Audrey was stoic and driven; she taught herself sign language and had decent aim with firearms and bows and arrows. Mia and Lucy giggled about boys and peppered their conversations with TikTok-isms — “gang gang” and “thank you to my man” — which Audrey, for the most part, ignored.

But the trio were Scouts — not Girl Scouts, but girl members of the BSA, formerly known as the Boy Scouts of America. And they had traveled together from the D.C. area to the hills of West Virginia, part of the first class of female Scouts to take part in the organization’s pinnacle experience, the National Jamboree.

It couldn’t have come at a better time for the organization.

The pandemic had been devastating for the Scouts; membership, already on the decline, tumbled even lower as group activities were restricted, and the Jamboree, normally held every four years and scheduled for 2021, was pushed back. But a modest rebound happened last year, buoyed by a growing number of female Scouts. (In 2022, more than 43,000 Scouts were girls, according to the organization.) The coronavirus global health emergency was ended this year, and the BSA’s theme for 2023 signaled the organization’s attitude: “Forward.”

The Jamboree couldn’t have come at a better time for Audrey, either.
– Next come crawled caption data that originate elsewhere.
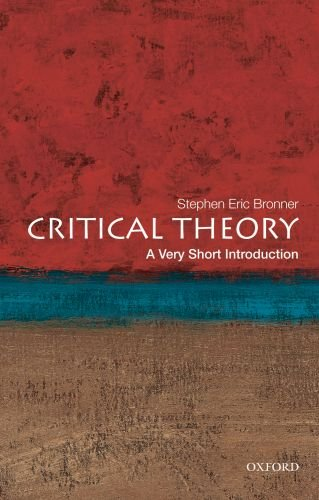 Critical Theory: A Very Short Introduction 9780199730070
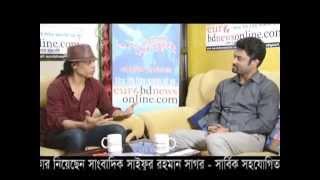 Interview Of Celebrity Singer Of Bangladesh Hasan With Shaifur Rahman by eurobdnewsonline com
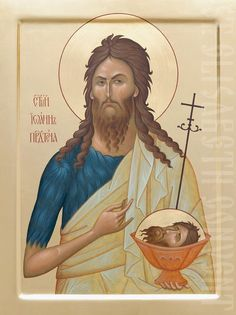 Handpainted icon of St. John the Baptist with a cup        #CatalogOfGoodDeeds   #icon #iconography #orthodoxicon #orthodoxiconography #mountedicons #buyicon #ordericon #iconographers   #saints
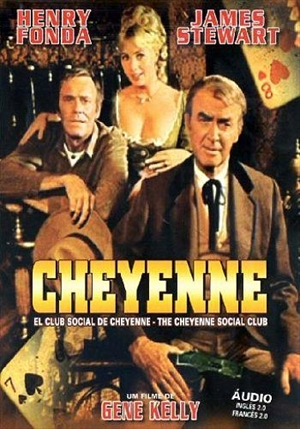CHEYENNE SOCIAL CLUB (GENE KELLY)  (1970)-HENRY FONDA/JAMES STEWART/SHIRLEY JONES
Sophomore year had sucked. Her grades slipped for the first time, and she had broken up with her best friend, an outgoing but “manipulative” girl she met the year before in biology class.

Actually, the past three years had been a downer for all of the girls.

A cluster of adults shook their heads in amusement at the intense Jenga game. They were surrounded by more than 10,000 acres of pristine West Virginia woodland: miles and miles of trails, towering zip lines, a laser gun range, a world-class skatepark and giant climbing walls at their disposal. But here the girls had settled, teasing and conniving and giggling over a children’s game — one in which solitude is all but impossible. A game that encourages closeness and fierce attention to your opponents until the startling and inevitable crash.

For the adults at the Jamboree — 2,700-plus volunteer leaders, staff and BSA officials — the event had the air of a high school reunion. Elder Scouts in kerchiefs hugged and clapped each other on the back; troop leaders and volunteers in loose shorts and wide-brimmed canvas hats marched through the various activity tents, greeting familiar faces and new ones.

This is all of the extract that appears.